Der Eintritt beträgt sieben Euro, Schüler und Pensionisten zahlen vier Euro – die Preise sind vom Fußballverband vorgegeben. Dazu kommt die vereinsinterne Regelung, dass pro NAC-Spieler eines seiner Familienmitglieder freien Eintritt hat.

An diesem Samstagnachmittag scheint die Sonne. Wunderbar. Doch das Wetter, das kann sich Wurzer nicht aussuchen. Die Arbeit gehört genauso erledigt, wenn es regnet oder stürmt (oder beides). Was wären die Vereine ohne ihre ehrenamtlichen Mitarbeiter_innen, ihre treuen Seelen!

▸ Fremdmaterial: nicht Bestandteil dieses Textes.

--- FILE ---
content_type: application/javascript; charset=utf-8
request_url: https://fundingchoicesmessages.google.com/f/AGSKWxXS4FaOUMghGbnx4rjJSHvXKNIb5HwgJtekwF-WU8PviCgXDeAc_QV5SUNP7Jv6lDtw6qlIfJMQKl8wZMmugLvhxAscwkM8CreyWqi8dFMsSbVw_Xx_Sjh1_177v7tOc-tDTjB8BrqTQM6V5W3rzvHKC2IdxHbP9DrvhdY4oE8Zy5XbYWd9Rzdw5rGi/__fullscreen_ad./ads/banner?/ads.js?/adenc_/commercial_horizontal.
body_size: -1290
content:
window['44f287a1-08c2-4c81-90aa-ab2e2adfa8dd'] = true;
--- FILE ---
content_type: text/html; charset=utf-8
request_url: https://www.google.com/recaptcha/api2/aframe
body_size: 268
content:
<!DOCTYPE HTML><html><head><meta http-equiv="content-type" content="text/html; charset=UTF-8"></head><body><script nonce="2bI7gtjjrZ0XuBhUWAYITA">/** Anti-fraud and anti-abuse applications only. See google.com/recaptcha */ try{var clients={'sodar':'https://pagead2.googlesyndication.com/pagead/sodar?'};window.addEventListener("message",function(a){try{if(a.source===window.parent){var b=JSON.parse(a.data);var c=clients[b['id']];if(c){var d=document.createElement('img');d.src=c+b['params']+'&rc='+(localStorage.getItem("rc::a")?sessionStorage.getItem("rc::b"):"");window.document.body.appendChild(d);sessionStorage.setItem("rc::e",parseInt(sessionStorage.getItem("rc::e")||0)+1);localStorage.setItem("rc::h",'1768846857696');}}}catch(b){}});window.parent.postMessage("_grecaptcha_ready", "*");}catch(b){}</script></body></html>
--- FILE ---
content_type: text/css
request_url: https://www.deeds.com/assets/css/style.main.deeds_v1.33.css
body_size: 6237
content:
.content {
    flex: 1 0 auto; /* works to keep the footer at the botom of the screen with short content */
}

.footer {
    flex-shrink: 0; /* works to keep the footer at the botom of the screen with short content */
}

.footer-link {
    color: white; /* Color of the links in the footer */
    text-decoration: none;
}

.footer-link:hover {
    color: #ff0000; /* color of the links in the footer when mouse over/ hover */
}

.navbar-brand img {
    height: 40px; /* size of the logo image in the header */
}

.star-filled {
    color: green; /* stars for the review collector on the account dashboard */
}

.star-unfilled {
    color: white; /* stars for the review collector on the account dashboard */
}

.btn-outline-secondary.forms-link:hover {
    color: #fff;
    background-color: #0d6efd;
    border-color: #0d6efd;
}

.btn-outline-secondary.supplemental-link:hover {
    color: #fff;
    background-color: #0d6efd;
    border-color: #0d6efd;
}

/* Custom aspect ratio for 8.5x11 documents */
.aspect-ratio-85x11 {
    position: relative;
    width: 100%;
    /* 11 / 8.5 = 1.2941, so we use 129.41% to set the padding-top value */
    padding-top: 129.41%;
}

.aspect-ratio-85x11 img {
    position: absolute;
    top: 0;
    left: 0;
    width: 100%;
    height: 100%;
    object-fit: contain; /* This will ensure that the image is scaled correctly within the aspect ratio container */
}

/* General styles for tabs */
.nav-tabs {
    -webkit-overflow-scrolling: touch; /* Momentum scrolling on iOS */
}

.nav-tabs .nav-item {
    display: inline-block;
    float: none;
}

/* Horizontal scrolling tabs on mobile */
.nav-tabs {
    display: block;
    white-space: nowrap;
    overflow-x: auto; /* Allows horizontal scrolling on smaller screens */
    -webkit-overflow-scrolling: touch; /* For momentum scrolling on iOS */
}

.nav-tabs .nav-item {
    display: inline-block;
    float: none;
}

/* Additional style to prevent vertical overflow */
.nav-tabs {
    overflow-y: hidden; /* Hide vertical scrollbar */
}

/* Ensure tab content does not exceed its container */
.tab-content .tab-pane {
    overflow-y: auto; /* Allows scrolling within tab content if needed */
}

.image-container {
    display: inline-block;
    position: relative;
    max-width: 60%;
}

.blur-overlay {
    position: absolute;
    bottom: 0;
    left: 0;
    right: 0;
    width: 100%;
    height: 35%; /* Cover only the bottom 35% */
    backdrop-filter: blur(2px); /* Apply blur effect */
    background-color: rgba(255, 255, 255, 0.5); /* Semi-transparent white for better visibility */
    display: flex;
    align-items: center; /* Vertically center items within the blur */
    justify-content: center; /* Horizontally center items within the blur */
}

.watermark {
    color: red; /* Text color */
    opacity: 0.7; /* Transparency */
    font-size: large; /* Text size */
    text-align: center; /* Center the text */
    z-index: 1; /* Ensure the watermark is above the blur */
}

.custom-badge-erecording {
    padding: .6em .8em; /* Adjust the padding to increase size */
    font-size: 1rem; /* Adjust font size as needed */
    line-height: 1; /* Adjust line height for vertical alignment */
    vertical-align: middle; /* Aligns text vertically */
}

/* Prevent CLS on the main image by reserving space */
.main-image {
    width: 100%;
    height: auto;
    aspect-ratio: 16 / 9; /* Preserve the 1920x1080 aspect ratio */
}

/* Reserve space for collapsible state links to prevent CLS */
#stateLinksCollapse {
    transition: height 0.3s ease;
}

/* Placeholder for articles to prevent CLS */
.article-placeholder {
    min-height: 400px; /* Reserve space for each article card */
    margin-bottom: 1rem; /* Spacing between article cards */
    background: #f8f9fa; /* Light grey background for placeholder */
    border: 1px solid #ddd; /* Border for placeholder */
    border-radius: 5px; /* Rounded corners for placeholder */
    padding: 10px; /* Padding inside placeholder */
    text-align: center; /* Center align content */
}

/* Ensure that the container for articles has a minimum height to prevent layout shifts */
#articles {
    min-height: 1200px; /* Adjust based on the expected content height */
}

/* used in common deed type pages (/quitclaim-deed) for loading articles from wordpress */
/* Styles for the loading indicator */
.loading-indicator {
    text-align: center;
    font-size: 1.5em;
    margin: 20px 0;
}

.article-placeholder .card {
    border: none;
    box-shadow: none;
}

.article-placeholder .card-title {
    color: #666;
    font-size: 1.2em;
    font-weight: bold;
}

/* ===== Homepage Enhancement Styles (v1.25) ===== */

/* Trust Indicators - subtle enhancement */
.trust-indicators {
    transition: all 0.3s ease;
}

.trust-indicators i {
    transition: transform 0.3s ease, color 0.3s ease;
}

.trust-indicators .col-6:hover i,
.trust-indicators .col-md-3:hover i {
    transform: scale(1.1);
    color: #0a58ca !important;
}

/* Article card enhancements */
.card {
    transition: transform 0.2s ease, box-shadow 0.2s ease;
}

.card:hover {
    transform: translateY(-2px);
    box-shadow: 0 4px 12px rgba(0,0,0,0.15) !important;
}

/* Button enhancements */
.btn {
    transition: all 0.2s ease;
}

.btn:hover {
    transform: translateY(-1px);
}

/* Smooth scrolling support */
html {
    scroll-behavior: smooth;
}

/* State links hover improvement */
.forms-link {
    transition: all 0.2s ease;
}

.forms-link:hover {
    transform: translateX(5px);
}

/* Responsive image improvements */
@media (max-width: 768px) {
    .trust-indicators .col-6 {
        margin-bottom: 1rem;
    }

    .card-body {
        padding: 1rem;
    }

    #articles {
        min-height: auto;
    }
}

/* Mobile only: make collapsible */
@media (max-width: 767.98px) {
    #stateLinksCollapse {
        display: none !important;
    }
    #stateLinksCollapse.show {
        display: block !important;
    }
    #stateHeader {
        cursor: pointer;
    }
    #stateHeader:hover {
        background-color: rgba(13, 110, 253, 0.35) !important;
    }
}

Wurzer sitzt nicht nur an der Kasse. Auch die Woche über ist er regelmäßig auf dem Platz, immer nach Arbeitsschluss, um der Kampfmannschaft beim Training zuzuschauen. Er kennt jeden Spieler, und jeder Spieler kennt ihn. Und was macht er in der spielfreien Zeit? Da macht er, sagt Wurzer, oft selbst Urlaub.

Es gibt Ordner am Eingang, die jeden Ausweis genau prüfen. Sie genießen es, Autorität spielen zu können. Das genaue Gegenteil ist Wurzer: Er glaubt den Besucher_innen, wenn sie sagen, sie seien Pensionist_innen, und verlangt kein amtliches Dokument. Jeden zweiten Besucher begrüßt er ohnehin mit Handschlag. Ein Fußballverein ist auch so etwas wie eine große Familie.

Gleich beginnt das Spiel. Gleich wird es spannend. Wurzer genießt dieses prickelnde Gefühl. Doch er kann es auch anders haben. Wenn er seinen Blick etwas hebt, über das Spielfeld hinaus, fällt er auf eine malerische Gartenanlage. Es ist auch ein ruhiger, fast idyllischer Ort, an dem Wurzer seine Arbeit erledigt.